● **WHAT YOU WILL DO**: Reproduce the following lines verbatim, omitting the pictures from your answer.

● **SUPPLIED MATERIAL**:
[Start]

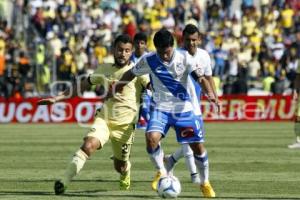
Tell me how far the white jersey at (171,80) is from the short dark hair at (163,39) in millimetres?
220

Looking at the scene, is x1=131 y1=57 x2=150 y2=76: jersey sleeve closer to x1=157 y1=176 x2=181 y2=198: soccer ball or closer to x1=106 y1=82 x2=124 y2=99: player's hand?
x1=106 y1=82 x2=124 y2=99: player's hand

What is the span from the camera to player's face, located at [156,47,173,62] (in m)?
11.8

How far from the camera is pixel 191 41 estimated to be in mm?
13617

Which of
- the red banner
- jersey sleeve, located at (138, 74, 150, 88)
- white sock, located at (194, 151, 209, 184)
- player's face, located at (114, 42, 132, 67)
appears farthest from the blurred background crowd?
white sock, located at (194, 151, 209, 184)

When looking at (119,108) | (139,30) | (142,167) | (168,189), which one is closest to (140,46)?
(142,167)

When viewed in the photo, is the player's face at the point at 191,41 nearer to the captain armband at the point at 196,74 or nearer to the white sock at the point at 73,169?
the captain armband at the point at 196,74

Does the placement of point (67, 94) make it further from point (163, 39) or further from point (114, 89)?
point (163, 39)

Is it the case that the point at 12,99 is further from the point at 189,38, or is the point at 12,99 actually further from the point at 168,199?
the point at 168,199

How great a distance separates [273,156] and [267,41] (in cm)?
Result: 1783

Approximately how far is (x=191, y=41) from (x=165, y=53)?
5.99 feet

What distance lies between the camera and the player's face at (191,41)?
44.4ft

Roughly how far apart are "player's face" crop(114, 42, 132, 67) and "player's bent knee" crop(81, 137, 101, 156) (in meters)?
1.13

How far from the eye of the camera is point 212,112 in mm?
30625

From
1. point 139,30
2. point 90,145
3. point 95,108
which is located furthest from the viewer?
point 139,30
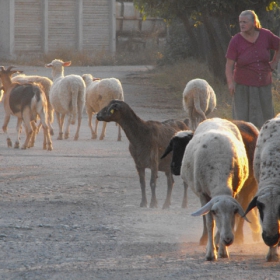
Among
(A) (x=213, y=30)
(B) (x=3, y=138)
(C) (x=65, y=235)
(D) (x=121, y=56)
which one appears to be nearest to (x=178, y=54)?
(D) (x=121, y=56)

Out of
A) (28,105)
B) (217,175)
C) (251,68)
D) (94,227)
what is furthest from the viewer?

[End]

● **SOLUTION FOR THIS PROBLEM**:
Tell me how far the white jersey at (171,80) is from the short dark hair at (163,39) in millimetres?
220

Looking at the scene, is x1=131 y1=57 x2=150 y2=76: jersey sleeve closer to x1=157 y1=176 x2=181 y2=198: soccer ball or closer to x1=106 y1=82 x2=124 y2=99: player's hand?
x1=106 y1=82 x2=124 y2=99: player's hand

What is the span from the camera to player's face, located at [156,47,173,62] (in m)?
11.8

How far from the camera is pixel 191 41 estimated to be in mm?
13617

Which of
- the red banner
- jersey sleeve, located at (138, 74, 150, 88)
- white sock, located at (194, 151, 209, 184)
- player's face, located at (114, 42, 132, 67)
appears farthest from the blurred background crowd?
white sock, located at (194, 151, 209, 184)

When looking at (119,108) | (139,30) | (142,167) | (168,189), which one is closest to (140,46)?
(142,167)

When viewed in the photo, is the player's face at the point at 191,41 nearer to the captain armband at the point at 196,74 or nearer to the white sock at the point at 73,169?
the captain armband at the point at 196,74

Does the placement of point (67, 94) make it further from point (163, 39) or further from point (114, 89)?
point (163, 39)

Is it the case that the point at 12,99 is further from the point at 189,38, or is the point at 12,99 actually further from the point at 168,199?
the point at 168,199

How great a distance separates [273,156] and [267,41] (in cm)?
Result: 1783

Approximately how far is (x=191, y=41) from (x=165, y=53)?
5.99 feet

What distance lies between the camera and the player's face at (191,41)?
44.4ft

Roughly how far apart are "player's face" crop(114, 42, 132, 67) and "player's bent knee" crop(81, 137, 101, 156) (in meters)?
1.13

How far from the eye of the camera is point 212,112 in mm?
30625

From
1. point 139,30
2. point 90,145
3. point 95,108
which is located furthest from the viewer?
point 139,30
Among
(A) (x=213, y=30)
(B) (x=3, y=138)
(C) (x=65, y=235)
(D) (x=121, y=56)
which one appears to be nearest to (x=178, y=54)?
(D) (x=121, y=56)

Out of
A) (28,105)
B) (217,175)
C) (251,68)
D) (94,227)
what is furthest from the viewer?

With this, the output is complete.